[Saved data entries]
——————

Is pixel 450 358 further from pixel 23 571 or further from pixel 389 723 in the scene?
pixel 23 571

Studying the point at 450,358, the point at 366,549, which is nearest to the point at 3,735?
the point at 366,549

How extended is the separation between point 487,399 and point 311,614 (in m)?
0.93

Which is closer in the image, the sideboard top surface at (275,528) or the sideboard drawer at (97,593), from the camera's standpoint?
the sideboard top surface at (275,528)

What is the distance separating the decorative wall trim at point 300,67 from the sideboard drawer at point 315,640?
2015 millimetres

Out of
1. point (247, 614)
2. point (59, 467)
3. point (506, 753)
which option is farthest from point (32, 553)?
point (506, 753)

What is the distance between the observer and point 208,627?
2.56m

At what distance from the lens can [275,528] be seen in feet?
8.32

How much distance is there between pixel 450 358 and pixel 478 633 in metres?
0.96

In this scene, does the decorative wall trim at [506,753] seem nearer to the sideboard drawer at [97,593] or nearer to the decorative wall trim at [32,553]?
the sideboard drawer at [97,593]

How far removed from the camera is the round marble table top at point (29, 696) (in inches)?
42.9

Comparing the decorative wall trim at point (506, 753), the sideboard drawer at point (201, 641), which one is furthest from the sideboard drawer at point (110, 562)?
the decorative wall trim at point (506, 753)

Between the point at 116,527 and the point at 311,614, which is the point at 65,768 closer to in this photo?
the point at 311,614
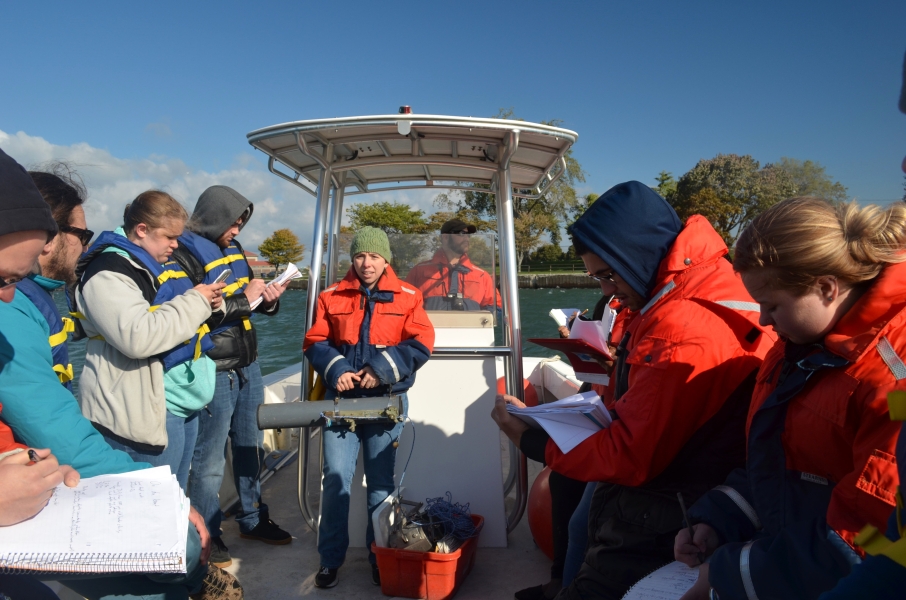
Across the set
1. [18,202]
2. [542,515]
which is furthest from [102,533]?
[542,515]

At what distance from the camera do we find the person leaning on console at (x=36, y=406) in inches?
55.0

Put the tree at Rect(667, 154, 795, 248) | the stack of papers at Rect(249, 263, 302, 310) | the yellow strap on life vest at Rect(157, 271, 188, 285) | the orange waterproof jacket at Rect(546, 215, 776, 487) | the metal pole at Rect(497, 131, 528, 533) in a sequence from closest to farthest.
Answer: the orange waterproof jacket at Rect(546, 215, 776, 487), the yellow strap on life vest at Rect(157, 271, 188, 285), the stack of papers at Rect(249, 263, 302, 310), the metal pole at Rect(497, 131, 528, 533), the tree at Rect(667, 154, 795, 248)

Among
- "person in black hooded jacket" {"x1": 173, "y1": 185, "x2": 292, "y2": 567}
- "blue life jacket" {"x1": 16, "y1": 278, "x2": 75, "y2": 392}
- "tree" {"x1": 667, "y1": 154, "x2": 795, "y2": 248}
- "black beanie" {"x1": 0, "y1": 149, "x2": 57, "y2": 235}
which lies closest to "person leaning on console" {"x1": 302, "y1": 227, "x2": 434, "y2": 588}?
"person in black hooded jacket" {"x1": 173, "y1": 185, "x2": 292, "y2": 567}

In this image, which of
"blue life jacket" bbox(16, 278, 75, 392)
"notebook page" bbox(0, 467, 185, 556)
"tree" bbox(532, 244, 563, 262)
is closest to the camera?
"notebook page" bbox(0, 467, 185, 556)

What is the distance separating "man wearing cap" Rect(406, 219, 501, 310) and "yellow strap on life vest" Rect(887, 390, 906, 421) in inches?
134

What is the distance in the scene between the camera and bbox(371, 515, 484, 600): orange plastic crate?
2.98 m

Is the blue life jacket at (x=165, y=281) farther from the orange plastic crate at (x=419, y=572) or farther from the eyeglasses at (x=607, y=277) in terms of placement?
the eyeglasses at (x=607, y=277)

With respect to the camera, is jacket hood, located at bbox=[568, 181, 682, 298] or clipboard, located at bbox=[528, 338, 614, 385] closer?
jacket hood, located at bbox=[568, 181, 682, 298]

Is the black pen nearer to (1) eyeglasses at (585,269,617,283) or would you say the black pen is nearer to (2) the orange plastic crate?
(1) eyeglasses at (585,269,617,283)

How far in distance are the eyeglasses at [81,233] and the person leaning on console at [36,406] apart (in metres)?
0.89

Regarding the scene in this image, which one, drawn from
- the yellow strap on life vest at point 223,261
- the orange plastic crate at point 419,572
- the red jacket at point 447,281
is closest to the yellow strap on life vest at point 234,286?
the yellow strap on life vest at point 223,261

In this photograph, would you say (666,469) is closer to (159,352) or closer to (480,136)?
(159,352)

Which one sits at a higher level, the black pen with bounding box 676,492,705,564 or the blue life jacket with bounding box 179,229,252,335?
the blue life jacket with bounding box 179,229,252,335

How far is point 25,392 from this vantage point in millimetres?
1641
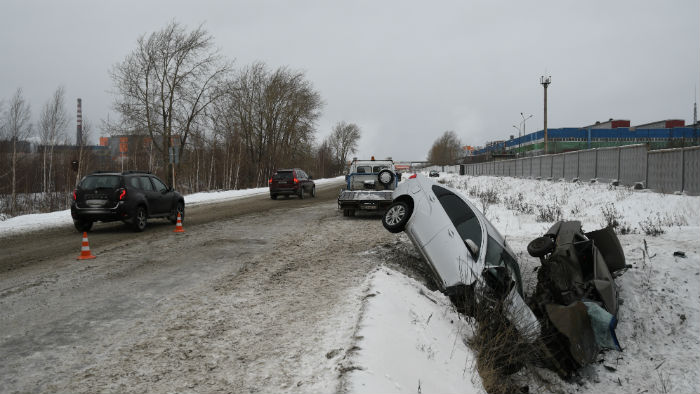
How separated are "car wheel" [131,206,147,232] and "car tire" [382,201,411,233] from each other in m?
7.67

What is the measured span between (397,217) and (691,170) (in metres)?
13.7

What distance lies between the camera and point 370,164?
17281mm

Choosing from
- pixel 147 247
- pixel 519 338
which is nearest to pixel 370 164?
pixel 147 247

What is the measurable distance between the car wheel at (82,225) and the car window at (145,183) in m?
1.66

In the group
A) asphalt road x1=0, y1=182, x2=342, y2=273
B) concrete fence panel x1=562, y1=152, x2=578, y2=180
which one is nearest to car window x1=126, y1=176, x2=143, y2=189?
asphalt road x1=0, y1=182, x2=342, y2=273


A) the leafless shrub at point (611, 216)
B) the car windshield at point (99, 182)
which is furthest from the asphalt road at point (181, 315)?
the leafless shrub at point (611, 216)

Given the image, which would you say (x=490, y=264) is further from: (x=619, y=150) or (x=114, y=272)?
(x=619, y=150)

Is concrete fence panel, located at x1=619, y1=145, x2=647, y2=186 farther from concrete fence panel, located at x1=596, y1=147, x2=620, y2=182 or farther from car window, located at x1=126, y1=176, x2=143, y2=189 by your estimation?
car window, located at x1=126, y1=176, x2=143, y2=189

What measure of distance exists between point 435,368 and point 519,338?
167 centimetres

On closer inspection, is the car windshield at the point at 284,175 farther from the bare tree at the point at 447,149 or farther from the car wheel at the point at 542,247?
the bare tree at the point at 447,149

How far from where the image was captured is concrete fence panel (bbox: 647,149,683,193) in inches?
613

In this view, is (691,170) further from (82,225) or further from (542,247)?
(82,225)

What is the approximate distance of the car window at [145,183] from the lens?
12.1 meters

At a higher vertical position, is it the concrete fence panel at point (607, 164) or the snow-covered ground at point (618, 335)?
the concrete fence panel at point (607, 164)
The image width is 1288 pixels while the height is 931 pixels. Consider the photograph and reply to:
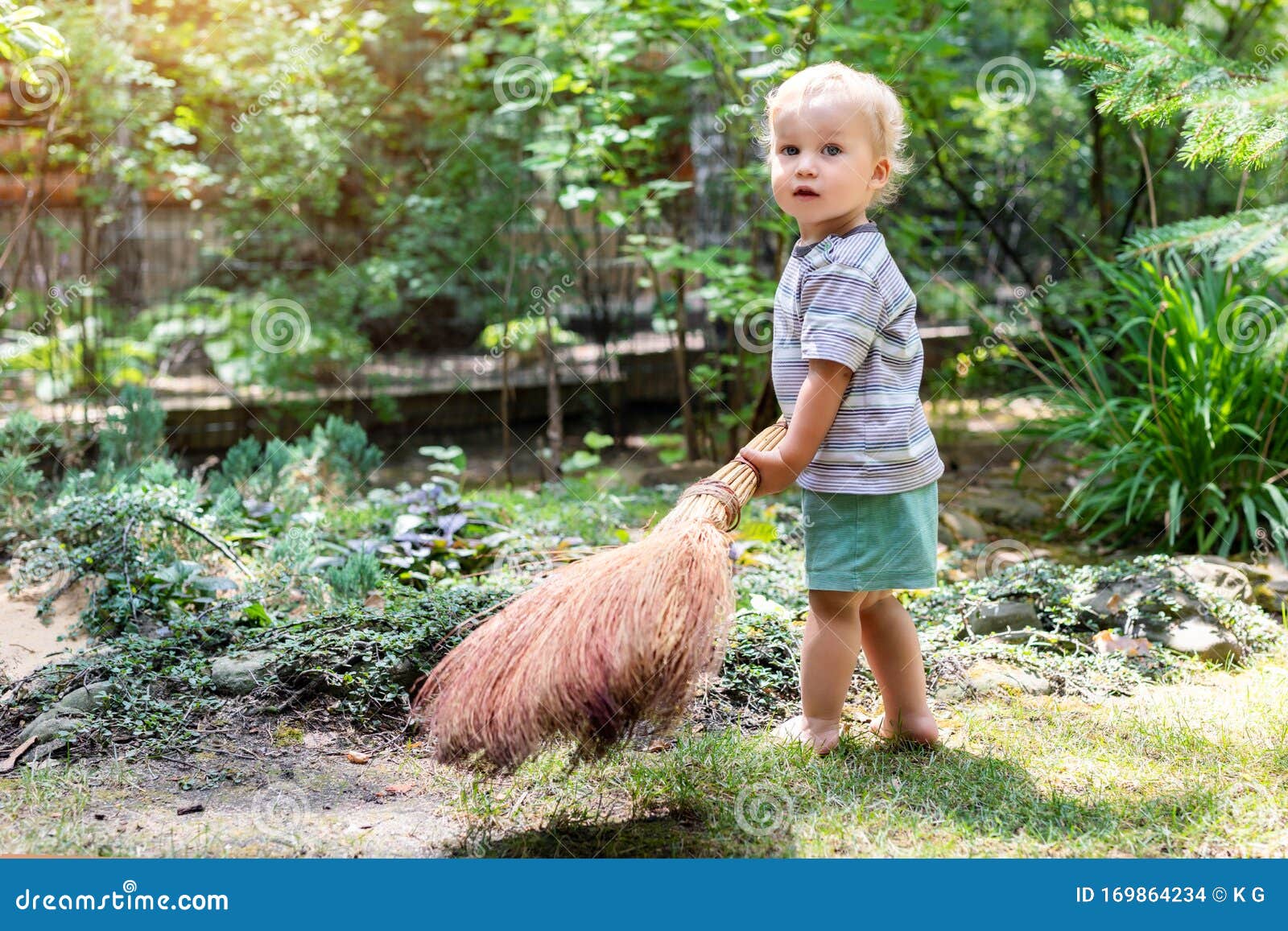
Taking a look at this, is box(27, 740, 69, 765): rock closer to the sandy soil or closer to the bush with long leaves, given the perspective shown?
the sandy soil

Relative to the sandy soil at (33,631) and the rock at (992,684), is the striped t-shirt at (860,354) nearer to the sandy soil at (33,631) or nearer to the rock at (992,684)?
the rock at (992,684)

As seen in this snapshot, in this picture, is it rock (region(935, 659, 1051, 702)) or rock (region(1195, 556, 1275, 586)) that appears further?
rock (region(1195, 556, 1275, 586))

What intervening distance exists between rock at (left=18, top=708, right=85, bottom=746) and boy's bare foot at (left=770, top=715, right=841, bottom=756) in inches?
61.8

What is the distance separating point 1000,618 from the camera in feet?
11.1

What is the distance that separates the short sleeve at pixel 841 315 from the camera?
2281 mm

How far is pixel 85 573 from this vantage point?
3.34 m

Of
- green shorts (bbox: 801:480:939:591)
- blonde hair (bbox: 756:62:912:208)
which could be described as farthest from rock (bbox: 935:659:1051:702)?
blonde hair (bbox: 756:62:912:208)

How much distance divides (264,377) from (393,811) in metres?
4.16

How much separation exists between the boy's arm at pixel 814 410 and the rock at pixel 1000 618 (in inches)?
50.4

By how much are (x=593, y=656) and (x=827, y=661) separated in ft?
2.36

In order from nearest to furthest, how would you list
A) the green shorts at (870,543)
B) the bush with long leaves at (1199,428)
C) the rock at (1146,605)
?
the green shorts at (870,543), the rock at (1146,605), the bush with long leaves at (1199,428)

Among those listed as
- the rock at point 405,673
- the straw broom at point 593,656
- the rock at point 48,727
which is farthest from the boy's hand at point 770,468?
the rock at point 48,727

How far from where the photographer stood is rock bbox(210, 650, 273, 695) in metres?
2.79

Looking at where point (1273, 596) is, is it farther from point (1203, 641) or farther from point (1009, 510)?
point (1009, 510)
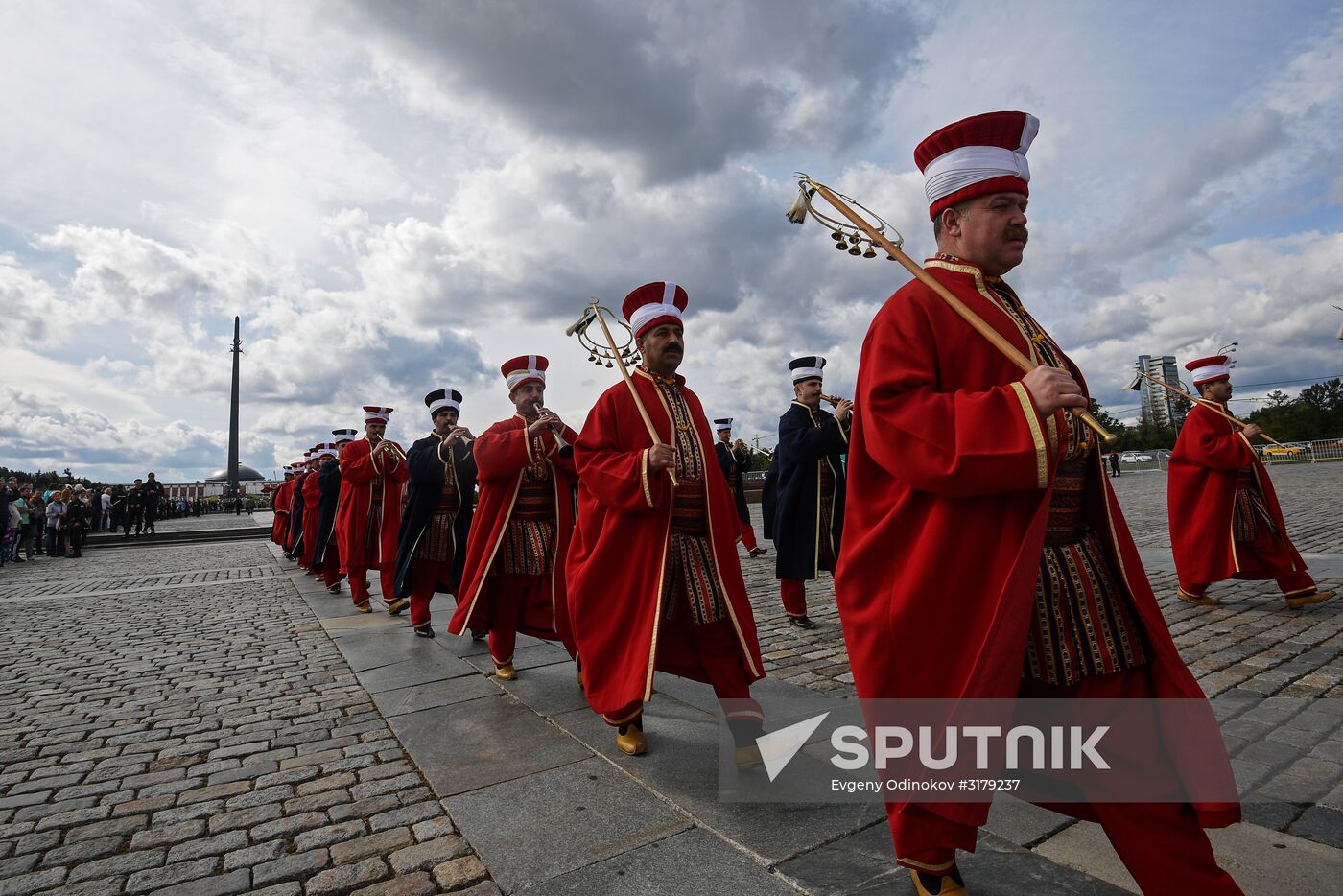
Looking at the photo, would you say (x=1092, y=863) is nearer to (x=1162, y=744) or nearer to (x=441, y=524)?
(x=1162, y=744)

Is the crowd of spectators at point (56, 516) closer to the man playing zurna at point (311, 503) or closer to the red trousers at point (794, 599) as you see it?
the man playing zurna at point (311, 503)

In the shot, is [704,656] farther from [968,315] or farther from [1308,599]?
[1308,599]

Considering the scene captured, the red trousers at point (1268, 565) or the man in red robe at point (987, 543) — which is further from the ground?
the man in red robe at point (987, 543)

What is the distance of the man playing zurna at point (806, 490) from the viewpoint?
6.84 meters

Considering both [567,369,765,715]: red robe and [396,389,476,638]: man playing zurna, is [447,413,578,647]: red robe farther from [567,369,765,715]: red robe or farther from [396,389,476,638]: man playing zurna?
[396,389,476,638]: man playing zurna

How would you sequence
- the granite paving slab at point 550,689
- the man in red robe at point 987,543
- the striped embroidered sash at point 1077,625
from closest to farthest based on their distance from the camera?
1. the man in red robe at point 987,543
2. the striped embroidered sash at point 1077,625
3. the granite paving slab at point 550,689

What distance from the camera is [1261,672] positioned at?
4.45 metres

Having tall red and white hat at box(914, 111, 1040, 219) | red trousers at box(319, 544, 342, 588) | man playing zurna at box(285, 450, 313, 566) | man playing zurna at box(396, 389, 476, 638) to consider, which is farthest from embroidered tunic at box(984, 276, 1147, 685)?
man playing zurna at box(285, 450, 313, 566)

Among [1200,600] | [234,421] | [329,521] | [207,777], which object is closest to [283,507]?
[329,521]

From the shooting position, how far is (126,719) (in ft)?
15.7

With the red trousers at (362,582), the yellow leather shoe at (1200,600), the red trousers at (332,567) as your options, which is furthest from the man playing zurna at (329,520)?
the yellow leather shoe at (1200,600)

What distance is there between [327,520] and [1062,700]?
1139 centimetres

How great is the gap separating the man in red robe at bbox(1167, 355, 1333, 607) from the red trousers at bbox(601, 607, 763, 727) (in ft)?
16.7

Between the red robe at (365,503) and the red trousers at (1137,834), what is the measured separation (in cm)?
819
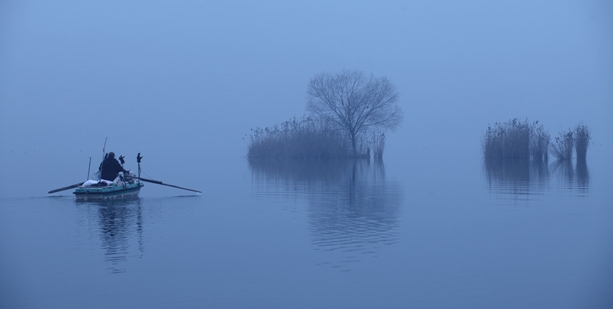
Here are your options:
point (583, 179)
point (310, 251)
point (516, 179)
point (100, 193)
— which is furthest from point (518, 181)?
point (310, 251)

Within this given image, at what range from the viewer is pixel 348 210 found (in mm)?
18609

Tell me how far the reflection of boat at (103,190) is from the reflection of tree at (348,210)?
16.6ft

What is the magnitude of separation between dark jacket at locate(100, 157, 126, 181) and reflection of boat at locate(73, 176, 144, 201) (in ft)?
1.17

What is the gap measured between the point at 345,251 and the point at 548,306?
13.0 ft

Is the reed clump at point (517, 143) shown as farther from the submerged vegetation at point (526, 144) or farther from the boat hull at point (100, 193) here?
the boat hull at point (100, 193)


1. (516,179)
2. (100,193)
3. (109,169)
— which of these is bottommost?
(100,193)

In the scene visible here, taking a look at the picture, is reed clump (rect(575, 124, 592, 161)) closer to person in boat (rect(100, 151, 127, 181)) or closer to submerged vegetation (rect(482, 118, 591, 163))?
submerged vegetation (rect(482, 118, 591, 163))

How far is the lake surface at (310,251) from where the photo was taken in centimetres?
969

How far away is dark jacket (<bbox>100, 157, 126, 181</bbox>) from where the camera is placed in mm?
21672

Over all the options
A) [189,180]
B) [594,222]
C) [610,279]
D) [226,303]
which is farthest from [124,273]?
[189,180]

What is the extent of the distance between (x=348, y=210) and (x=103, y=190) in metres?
6.53

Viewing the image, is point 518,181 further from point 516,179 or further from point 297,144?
point 297,144

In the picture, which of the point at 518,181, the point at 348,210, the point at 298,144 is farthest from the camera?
the point at 298,144

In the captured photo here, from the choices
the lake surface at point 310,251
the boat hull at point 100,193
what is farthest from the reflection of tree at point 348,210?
the boat hull at point 100,193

——————

Exercise brief: Convert everything from the line containing "In the captured photo here, from the choices" down to the end of the rows into a JSON list of strings, with one string per line and blank lines left out.

Reply to the exercise:
[
  "In the captured photo here, from the choices",
  "the lake surface at point 310,251",
  "the boat hull at point 100,193",
  "what is farthest from the reflection of tree at point 348,210?",
  "the boat hull at point 100,193"
]